Task goal >>
Extend the text on matrilineal societies, picking up right after its final sentence.

Text >>
*** Block opens ***
In the Minangkabau matrilineal clan culture in Indonesia, a person's clan name is important in their marriage and their other cultural-related events. Two totally unrelated people who share the same clan name can never be married because they are considered to be from the same clan mother (unless they come from distant villages). Likewise, when Minangs meet total strangers who share the same clan name, anywhere in Indonesia, they could theoretically expect to feel that they are distant relatives. Minang people do not have a family name or surname; neither is one's important clan name included in one's name; instead one's given name is the only name one has.

The Minangs are one of the world's largest matrilineal societies/cultures/ethnic groups, with a population of 4 million in their home province West Sumatra in Indonesia and about 4 million elsewhere, mostly in Indonesia. The Minang people are well known within their country for their tradition of matrilineality and for their "dedication to Islam" – despite Islam being "supposedly patrilineal". This well-known accommodation, between their traditional complex of customs, called adat, and their religion, was actually worked out to help end the Minangkabau 1821-37 Padri War. This source is available online.

The Minangkabau are a prime example of a matrilineal culture with female inheritance.  With Islamic religious background of complementarianism and places a greater number of men than women in positions of religious and political power. Inheritance and proprietorship pass from mother to daughter. The society of Minangkabau exhibits the ability of societies to lack rape culture without social equity of genders.

Besides Minangkabau, several other ethnics in Indonesia are also matrilineal and have similar culture as the Minangkabau. They are Suku Melayu Bebilang, Suku Kubu and Kerinci people. Suku Melayu Bebilang live in Kota Teluk Kuantan, Kabupaten Kuantan Singingi (also known as Kuansing), Riau. They have similar culture as the Minang. Suku Kubu people live in Jambi and South Sumatera. They are around 200 000 people. Suku Kerinci people mostly live in Kabupaten Kerinci, Jambi. They are around 300 000 people

China        
Originally, Chinese surnames were derived matrilineally, although by the time of the Shang dynasty (1600 to 1046 BCE) they had become patrilineal.
*** Block closes ***
Information provided >>
*** Block opens ***
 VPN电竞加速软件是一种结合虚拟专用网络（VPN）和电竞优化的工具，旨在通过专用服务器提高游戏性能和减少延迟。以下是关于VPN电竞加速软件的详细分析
*** Block closes ***
Result of this task >>
Archaeological data supports the theory that during the Neolithic period (7000 to 2000 BCE) in China, Chinese matrilineal clans evolved into the usual patrilineal families by passing through a transitional patrilineal clan phase. Evidence includes some "richly furnished" tombs for young women in the early Neolithic Yangshao culture, whose multiple other collective burials imply a matrilineal clan culture. Toward the late Neolithic period, when burials were apparently of couples, "a reflection of patriarchy", an increasing elaboration of presumed chiefs' burials is reported.

Relatively isolated ethnic minorities such as the Mosuo (Na) in southwestern China are highly matrilineal. (See several sections of the Mosuo article.)

Vietnam
Most ethnic groups classified as "(Montagnards, Malayo-Polynesian and Austroasian)" are matrilineal.

On North Vietnam, according to Alessandra Chiricosta, the legend of Âu Cơ is said to be evidence of "the presence of an original 'matriarchy' ... and [it] led to the double kinship system, which developed there .... [and which] combined matrilineal and patrilineal patterns of family structure and assigned equal importance to both lines."

India 

Of communities recognized in the national Constitution as Scheduled Tribes, "some ... [are] matriarchal and matrilineal" "and thus have been known to be more egalitarian." Several Hindu communities in South India practiced matrilineality, especially the Nair (or Nayar) and Tiyyas in the state of Kerala, and the Bunts and Billava in the states of Karnataka. The system of inheritance was known as Marumakkathayam in the Nair community or Aliyasantana in the Bunt and the Billava community, and both communities were subdivided into clans. This system was exceptional in the sense that it was one of the few traditional systems in western historical records of India that gave women some liberty and the right to property.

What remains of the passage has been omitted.